+++ Source text

The aim of the EPR paradox was to show that there was a preexisting reality at the microscopic QM level - that the QM particles indeed had a real value before any measurements were performed (thus disproving Heisenberg uncertainty principle HUP).

To make the EPR paper extremely short; If we know the momentum of a particle, then by measuring the position on a twin particle, we would know both momentum & position for a single QM particle - which according to HUP is impossible information, and thus Einstein had proven QM to be incomplete ("God does not play dice").

The papers I referenced above have something to say about this.

Do you understand why we get upset when you and billschnieder argue the way you do?

Yes. Because you're a drama queen. But we're simply presenting and analyzing and evaluating ideas. There should be no drama related to that. Just like there's no crying in baseball. Ok?

You are urging PF users to read cranky papers - while you & billschnieder obviously hasn’t read, or understand, the original Bell paper that this is all about??

I don't recall urging anyone to read cranky papers. If you're talking about Kracklauer, I haven't read all his papers yet, so I don't have any opinion as to their purported (by you) crankiness. But, what I have read so far isn't cranky. I think I did urge 'you' to read his papers, which would seem to be necessary since you're the progenitor, afaik, of the idea that Kracklauer is a crank and a crazy person.

The position you've taken, and assertions you've made, regarding Kracklauer, put you in a precarious position. The bottom line is that the guy has some ideas that he's promoting. That's all. They're out there for anyone to read and criticize. Maybe he's wrong on some things. Maybe he's wrong on everything. So what? Afaict, so far, he's far more qualified than you to have ideas about and comment on this stuff. Maybe he's promoting his ideas too zealously for your taste or sensibility. Again, who cares? If you disagree with an argument or an idea, then refute it if you can.

++++++
+++ Supplied information

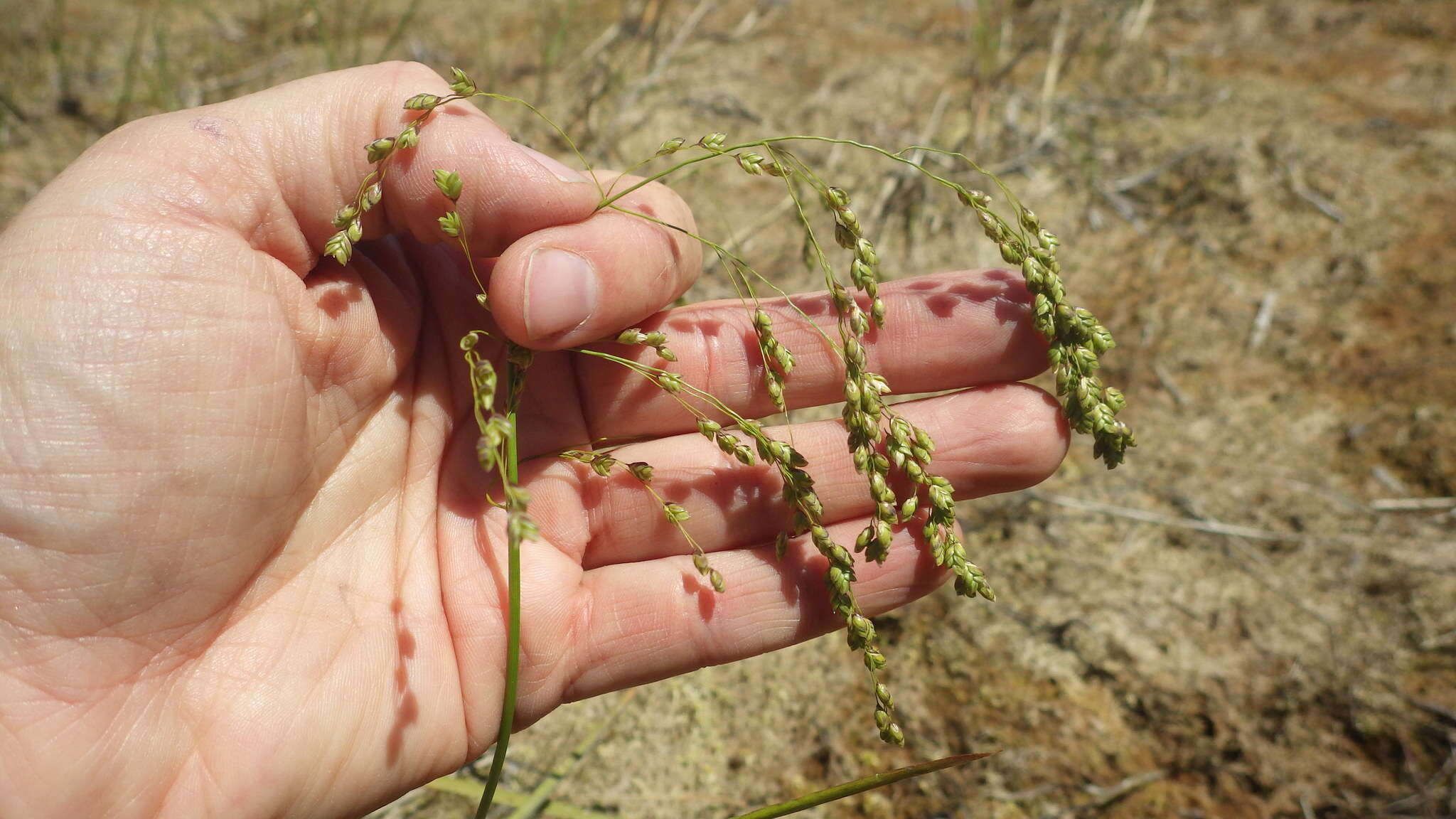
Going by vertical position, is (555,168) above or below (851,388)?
above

++++++

Required actions ::
- a) List every abbreviation that appears in the forum thread on the EPR paradox, in the form it takes there.
- b) Summarize the forum thread on the EPR paradox in two sentences.
- c) Continue the forum thread on the EPR paradox from the point where it stops.

Exercise results ::
- a) EPR, QM, HUP, PF, afaik, afaict

- b) The thread says the EPR paradox aimed to show that quantum particles had real values before measurement: if a particle's momentum is known and the position of its twin is measured, both values would be known at once, which the Heisenberg uncertainty principle forbids. One poster is then accused of urging PF users to read cranky papers without understanding the original Bell paper, and the reply says Kracklauer's ideas are open to anyone to read and criticize and should be refuted if possible.

- c)
As for billschnieder and myself reading Bell's papers, well of course we've read them. In fact, you'll find somewhere back in this thread where I had not understood a part of the Illustrations section, and said as much, and changed my assessment of what Bell was saying wrt it.

And of course it's possible, though not likely, that neither billschnieder nor I understand what Bell's original paper was all about. But I think it's much more likely that it's you who's missing some subleties wrt its interpretation. No offense of course.

Anyway, I appreciate your most recent lengthy post, and revisions, and most of your other posts, as genuine attempts by you to understand the issues at hand. I don't think that anybody fully understands them yet. So physicists and philosophers continue to discuss them. And insights into subtle problems with Bell's formulation, and interpretations thereof, continue to be presented, along with LR models of entanglement that have yet to be refuted.

Please read the stuff I linked to. It's written by bona fide respected physicists.

And, by the way, nice recent posts, but the possible experimental 'loopholes' (whether fair sampling/detection, or coincidence, or communication, or whatever) have nothing to do with evaluating the meaning of Bell's theorem. The correlation between the angular difference of the polarizers and coincidental detection must be, according to empirically established (and local) optical laws, a sinusoidal function, not a linear one.

 

[billschnieder]

To make the difference between an experimentally invalid "unfair sampling" argument, involving detection efficiencies, and more general "fair sampling" arguments more clear, consider:

You have a single pair of photons. They are both detected within a time window, thus a coincidence occurs. Now suppose you chose different settings and detected both photons, but they didn't fall within the coincidence window. Now in both cases you had a 100% detection rate, so "fair sampling", defined in terms of detections efficiencies, is absolutely invalid. Yet, assuming the case defined holds, this was a "fair sampling" argument that did not involve detection efficiencies, and can not be ruled out by perfectly valid arguments against "fair sampling" involving detection efficiencies.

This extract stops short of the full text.